BR: Lucie,  I thought the use of music and foley in Dump Him! was used to great effect. What are some of the questions your team asks themselves when they want to create a soundscape for each individual Meet Cute series?

LL: I mean, obviously both the soundscape, given the audio and radio show nature of the show, and the musical score, especially with the acapella and musical theater motifs are absolutely key to this. When I read the scripts, it was a no-brainer to me that this had to be Julia Thompson, our director, and Teeny Lieberson, who not only edited and mixed the series but composed original music for it as well. They have worked with us together many times before—  both on our July series "A Pool for Love" and our December ‘21 series "Christmas Time Machine", and the two of them are just like a totally dynamic duo. And I think Teeny has this incredible ability to bring the sound life of a series alive in such Technicolor. Especially in moments like the investigative music that plays throughout that comes when Parker starts to suspect Ruby.

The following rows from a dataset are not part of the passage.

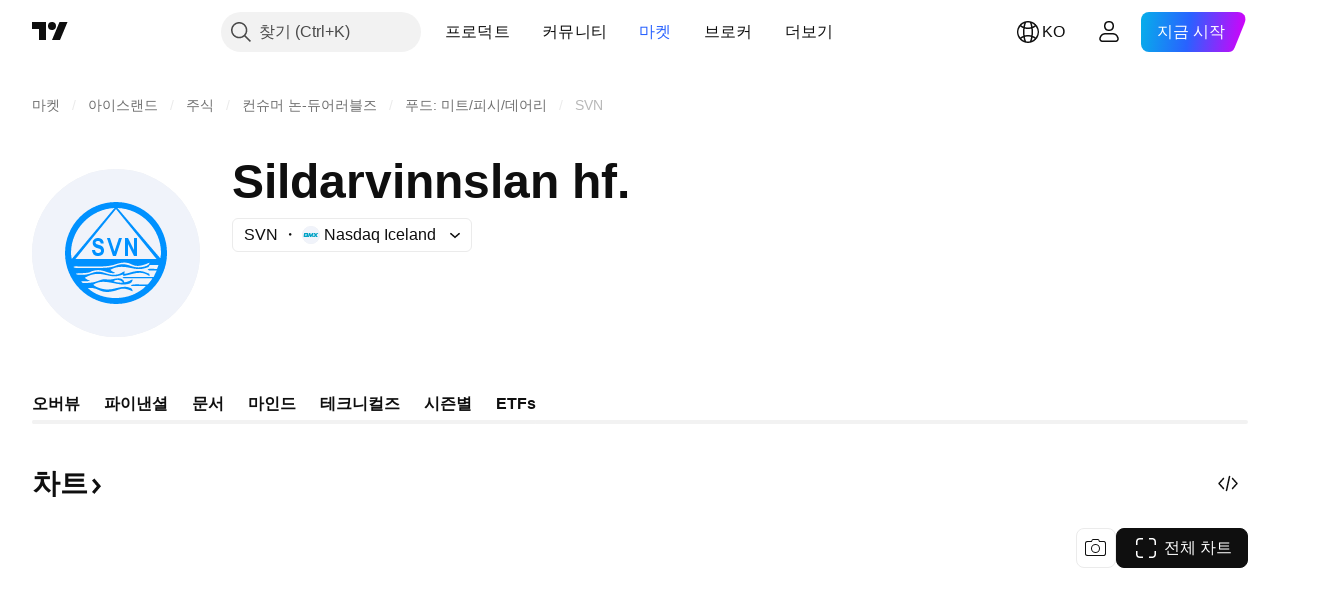

--- FILE ---
content_type: text/css; charset=utf-8
request_url: https://static.tradingview.com/static/bundles/45354.dfac20425a447c1e6a26.css
body_size: -133
content:
.container-kPV4ORA3{align-items:stretch;color:var(--color-text-primary);display:flex}

--- FILE ---
content_type: image/svg+xml
request_url: https://s3-symbol-logo.tradingview.com/sildarvinnslan-hf--big.svg
body_size: 931
content:
<!-- by TradingView --><svg width="56" height="56" viewBox="0 0 56 56" xmlns="http://www.w3.org/2000/svg"><path fill="#F0F3FA" d="M0 0h56v56H0z"/><path fill-rule="evenodd" d="M28 11a17 17 0 1 1 0 34 17 17 0 0 1 0-34Zm-.89 26.36a2.71 2.71 0 0 1 3.29.47c-1.07.15-2.4 0-3.29-.47Zm-.98-3.73c1.84-1.25 4.36-1.19 6.55-.68 1.21.26 2.43.5 3.76.38.6-.06 1.16-.24 1.72-.41 1.04-.33.62-.3 1.1-.95l2.9.03-.48 1.3c-.94.09-2.37-.27-3.14.18.36.6 1.48.27 3.05.35L40.53 36h-7.6c-1.4.02-2.51-.03-2.77.12.33.44.3.3 1.04.3H40.14c-.35.64-.65.97-1.06 1.5-.54.68-.57.6-1.63.6-1.07 0-3.77-.27-4.45.23.24.2 0 .25.34.25h4.55c-.47.92-3.14 2.42-4.23 2.89-4.83 2.04-11.5 1.3-15.05-2.22 3.2-.29 3.66 1.31 6.39 1.33.37 0 .78-.05 1.25-.12 3.4-.47 3.35-1.92 7.32-.09-.2-1-.48-1.12-1.54-1.39-2.31-.56-4.39.77-6.75.77-1.63 0-3.85-.65-4.86-1.57 3.14-2.34 7.73.24 10.69-.12 1.6-.17 2.37-.56 2.43-1.71-1 .41-1.33.83-2.73 1-.88-2.51-3.82-.65-5.62-.94-2.88-.5-2.58 1.23-7.82 1.17-.71 0-.62-.14-.92-.55l3-.1c-.45-.32-.87-.29-1.46-.76-.17-.14-.12-.09-.33-.36a8.45 8.45 0 0 1 6.2-1.06c2.98.59 3.52 1.03 6.48 0l.12.38c0-.03.03.06.03.12 3.23-.56 5.65-2.13 8.7.06l-.08-.83c-1.57-.47-2.14-1.07-4.3-.86-1.33.12-3.02.89-4.06.92l.15-.86c-.89.24-1.27.98-3.05 1.13-1.48.14-2.49-.21-3.73-.63-3.44-1.12-4.03.66-7.14.66-.89 0-1.8.13-2.33-.26.15-.12 0-.19.82-.22 5.54-.2 2.82-.5 5.66-1 2.72-.48 4.23 1.33 6.63.88-.59-.44-1.21-.5-1.63-1.03Zm-12.35-.98c.39-.3 1.25-.18 1.75-.18 3.4 0 9.27.36 12.06-.62 6.75-2.34 4.59 2.52 11.6-.65-.14.92-1.24 1.24-2.28 1.45-4 .83-4.97-2.13-9.2-.33-1.24.53-3.34.65-5.5.68-1.84.03-3.73 0-5.2 0-1.21 0-2.87.15-3.23-.35ZM14.5 30 28 13.34 41.5 30h-27Zm28.28-.22L28.48 13C36.46 13.27 43 19.94 43 28c0 .6-.16 1.18-.22 1.78ZM27.5 13 13.25 30c-.09-.62-.25-1.35-.25-2 0-8 6.6-14.67 14.5-15Z" fill="#0091FF"/><path d="M20 27h1c.11.61.32 1 1 1 .49 0 1.02-.22 1.02-.76 0-.63-.77-.7-1.24-.85-.87-.26-1.57-.78-1.57-1.76 0-1.01.82-1.63 1.79-1.63 1.12 0 1.86.66 1.9 1.79l-1 .05c-.1-.59-.34-.84-.9-.84-.3 0-.85.14-.85.52 0 .5.67.64 1.05.75.49.13.84.26 1.07.42.55.31.73.93.73 1.52 0 1.13-.9 1.79-1.99 1.79-.63 0-1.1-.16-1.45-.5A2.6 2.6 0 0 1 20 27ZM27 29l-2-6h1l1.5 4.5L29 23h1l-2 6h-1ZM31 29v-6h1l2 4v-4h1v6h-1l-2-4v4h-1Z" fill="#0091FF"/></svg>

The score and sound design by Teeny Lieberson in this series are both intentionally nuanced and free-flowing. There’s this perfect balance between the slice-of-life nature of the setting versus the more heightened and campy aspects of the different campus cliques and communities. During the Two Tones concert in the series premiere, we not only hear the original music of their performance, but also the uncharacteristically raucous applause that follows (for an undergrad campus, anyway). And yet, later on, at the series’ midpoint while Ruby and Daniella walk together across the campus, we’re treated to Parker’s drunken, off-key practicing in the wake of his breakup, which is followed by a synthy-vamping track as he realizes he must get Paige back. There’s a unique earnestness in the sonic worldbuilding, both inside and out of Venus’ campus radio station, that brings everything to life. I found myself consistently bopping along to the tunes that played throughout, both non-diegetic and diegetic (or, soundtrack music for setting the mood for the audience versus music the characters can hear), which helped me breeze through the series one episode after another.

Through Meet Cute’s standard format, Dump Him! is given to us in six fifteen-minute chunks, easily digestible for when you’re commuting or doing the dishes, and over the course of a series delivers a fun modern-day rom-com that isn’t afraid to lean into the genre’s oft-maligned love of all things camp. It’s wildly refreshing to turn on a new piece of audio fiction and witness how they utilize the constrictions of the medium to craft stories that feel both true to life and larger than life at the same time. What this team has done so well is strike a balance between telling multiple intimate, grounded, and diverse love stories while never forgetting to double down on the genre’s more ridiculous set pieces and comic relief, like a mass of heartbroken students storming the secret location of a campus radio station, or yes, earnestly depicting crowds of people excited about an acapella performance. I’m looking forward to seeing what else Meet Cute has in store for us in the future as a leading producer of romance stories in an audio medium, especially if they can keep assembling more crews full of such talented people to make them.